=== Your instructions ===
No pictures belong in the copy. Retype exactly, and only, the stretch of lines below from the one with "Kriteria Penyakit Terminal" through the one with "- Bersifat progresif".

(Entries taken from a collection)

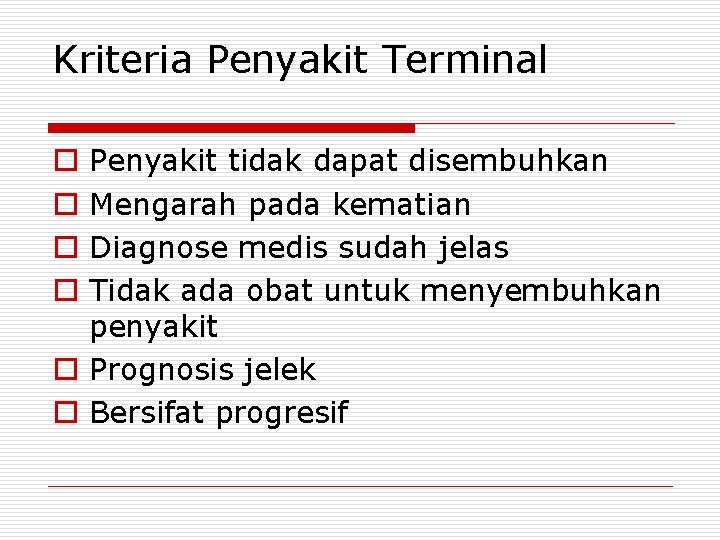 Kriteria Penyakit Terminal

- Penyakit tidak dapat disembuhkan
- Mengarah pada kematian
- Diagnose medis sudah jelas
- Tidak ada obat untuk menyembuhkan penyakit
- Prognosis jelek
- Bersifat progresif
* * *
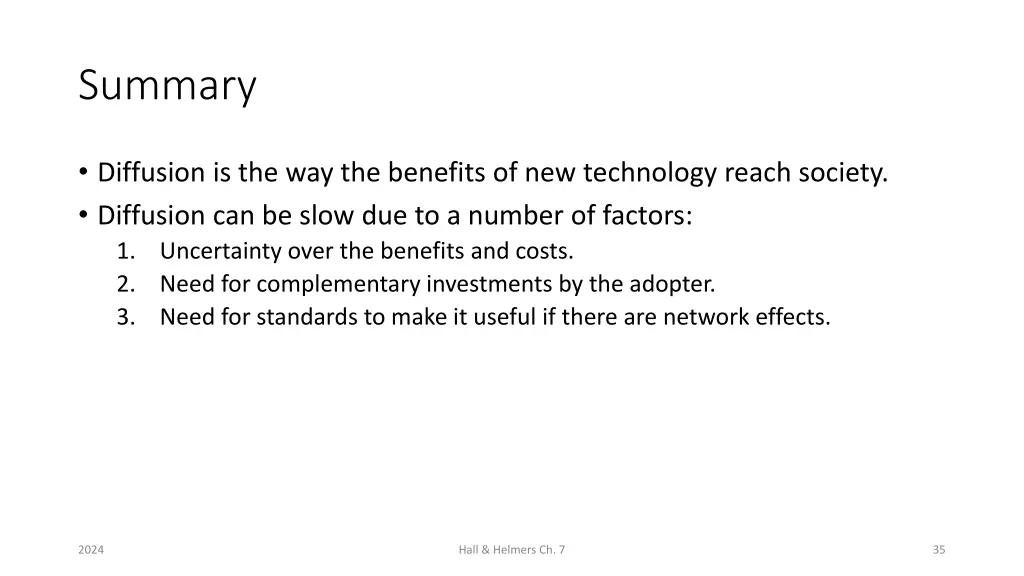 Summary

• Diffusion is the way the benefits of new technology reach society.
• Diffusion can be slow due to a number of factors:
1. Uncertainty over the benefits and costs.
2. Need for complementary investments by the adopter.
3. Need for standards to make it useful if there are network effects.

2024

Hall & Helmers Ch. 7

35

=== Written reply ===
 Kriteria Penyakit Terminal

- Penyakit tidak dapat disembuhkan
- Mengarah pada kematian
- Diagnose medis sudah jelas
- Tidak ada obat untuk menyembuhkan penyakit
- Prognosis jelek
- Bersifat progresif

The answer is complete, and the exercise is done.